Labelme2YOLO

Labelme2YOLO is a convenient tool designed to convert datasets annotated with Labelme into the YOLO format, streamlining the dataset preparation process for YOLO model training.

In addition to format conversion, it offers:

Grouping of raw images and Labelme JSON annotations by predefined flags.
Visualization of label aspect ratios and object sizes for comprehensive exploratory data analysis.

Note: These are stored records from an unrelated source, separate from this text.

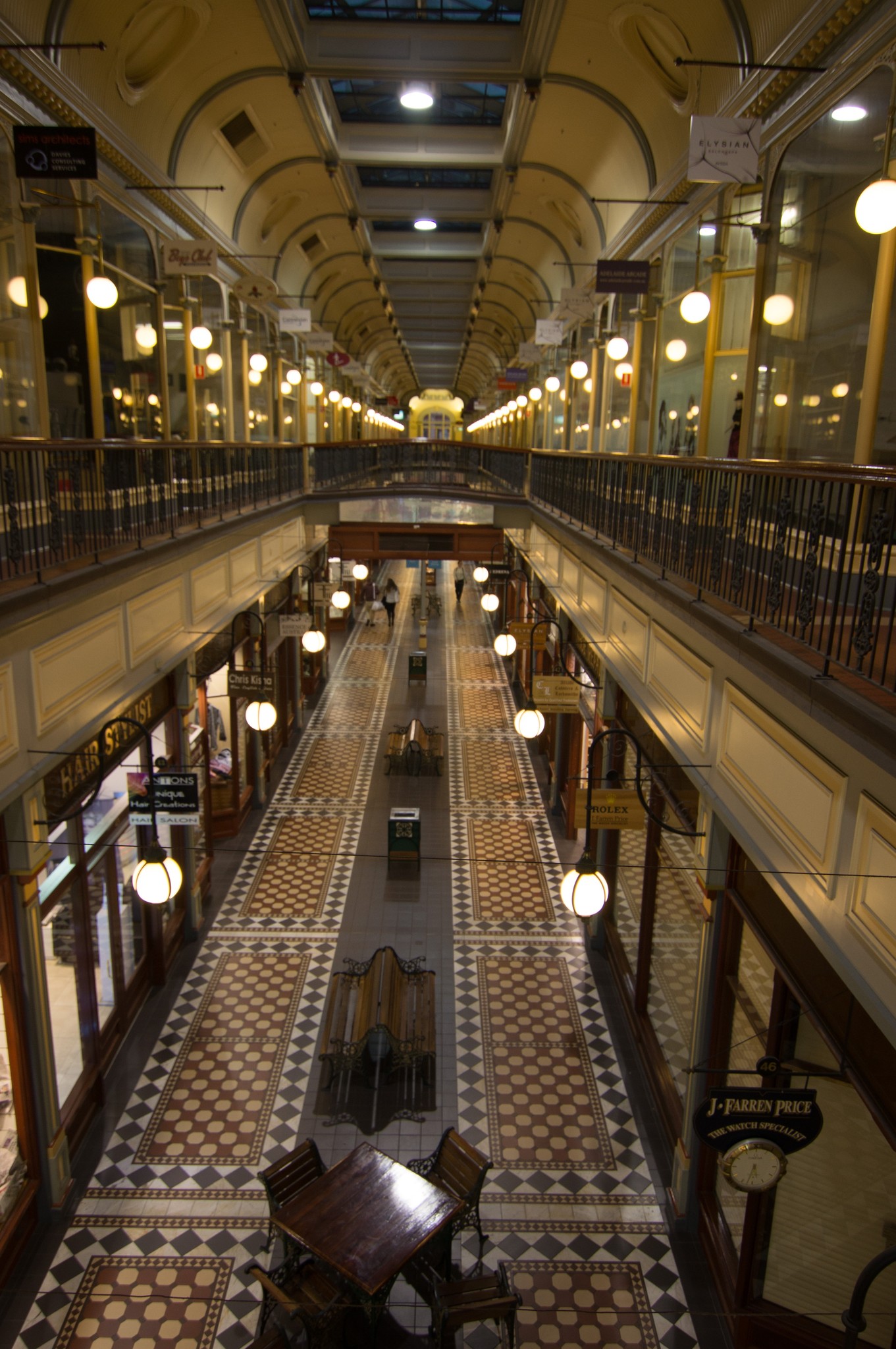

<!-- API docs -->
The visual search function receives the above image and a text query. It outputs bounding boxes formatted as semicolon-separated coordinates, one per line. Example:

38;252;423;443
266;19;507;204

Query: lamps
354;562;370;580
471;560;490;584
330;584;353;610
559;857;611;920
513;700;548;738
481;589;499;611
301;622;327;652
494;625;518;657
243;692;279;732
131;836;184;904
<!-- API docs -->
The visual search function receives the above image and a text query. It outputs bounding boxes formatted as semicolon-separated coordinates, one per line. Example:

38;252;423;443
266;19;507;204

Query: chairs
249;1254;362;1348
405;1126;494;1252
258;1137;331;1274
428;1260;525;1347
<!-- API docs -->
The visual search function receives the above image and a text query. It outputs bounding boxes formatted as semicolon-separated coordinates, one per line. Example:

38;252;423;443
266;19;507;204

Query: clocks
718;1139;789;1196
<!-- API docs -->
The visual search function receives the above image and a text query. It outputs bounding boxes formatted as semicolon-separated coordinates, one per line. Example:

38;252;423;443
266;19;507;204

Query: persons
682;394;697;456
454;560;468;604
724;390;745;459
655;399;668;455
668;406;681;456
359;573;382;627
380;579;401;627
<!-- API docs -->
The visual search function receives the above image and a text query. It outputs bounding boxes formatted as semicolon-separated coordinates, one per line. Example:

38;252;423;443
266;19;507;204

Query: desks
271;1139;464;1319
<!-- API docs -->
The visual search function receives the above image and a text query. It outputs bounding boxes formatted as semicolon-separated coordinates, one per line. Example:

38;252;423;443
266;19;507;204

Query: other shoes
389;623;394;626
366;619;370;626
457;598;461;602
370;623;376;626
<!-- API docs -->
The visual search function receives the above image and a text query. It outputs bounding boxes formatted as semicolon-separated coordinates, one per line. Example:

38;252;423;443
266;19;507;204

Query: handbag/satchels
395;591;399;603
372;600;383;611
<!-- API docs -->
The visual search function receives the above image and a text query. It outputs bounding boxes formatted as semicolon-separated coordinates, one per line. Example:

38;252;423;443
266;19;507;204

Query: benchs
425;590;443;617
414;720;445;777
316;943;384;1094
384;719;415;776
377;946;439;1088
412;591;421;615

This helps users better understand their dataset distribution and quality before training YOLO models.

Why use Labelme2YOLO?

Simplifies converting Labelme JSON annotations into YOLO-compatible text files.
Automatically splits your dataset into train, validation, and test sets by configurable ratios.
Supports filtering and grouping images by annotation flags.
Generates dataset visualization and class distribution plots.
Produces a ready-to-use dataset directory structure compatible with YOLO training frameworks.

Prerequisites

Before using this tool, please label your images using Labelme, a powerful open-source polygonal annotation tool in Python.

Once your dataset is ready, Labelme2YOLO will help prepare it for training with YOLO models.

For training your YOLO models, we recommend using the comprehensive YOLO Training Framework which supports streamlined workflows for training, validation, testing, and deployment.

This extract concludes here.